Extracted records:

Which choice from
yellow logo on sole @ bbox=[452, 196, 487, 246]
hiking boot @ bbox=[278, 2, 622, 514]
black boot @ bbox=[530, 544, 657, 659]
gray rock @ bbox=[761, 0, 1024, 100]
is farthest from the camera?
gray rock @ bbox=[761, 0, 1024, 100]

To be done:
Put every line of the material above into a Markdown table with two columns, Row and Line, numbering the rows in order and leaving out any blank lines.

Final answer:
| Row | Line |
|---|---|
| 1 | Which choice from |
| 2 | yellow logo on sole @ bbox=[452, 196, 487, 246] |
| 3 | hiking boot @ bbox=[278, 2, 622, 514] |
| 4 | black boot @ bbox=[530, 544, 657, 659] |
| 5 | gray rock @ bbox=[761, 0, 1024, 100] |
| 6 | is farthest from the camera? |
| 7 | gray rock @ bbox=[761, 0, 1024, 100] |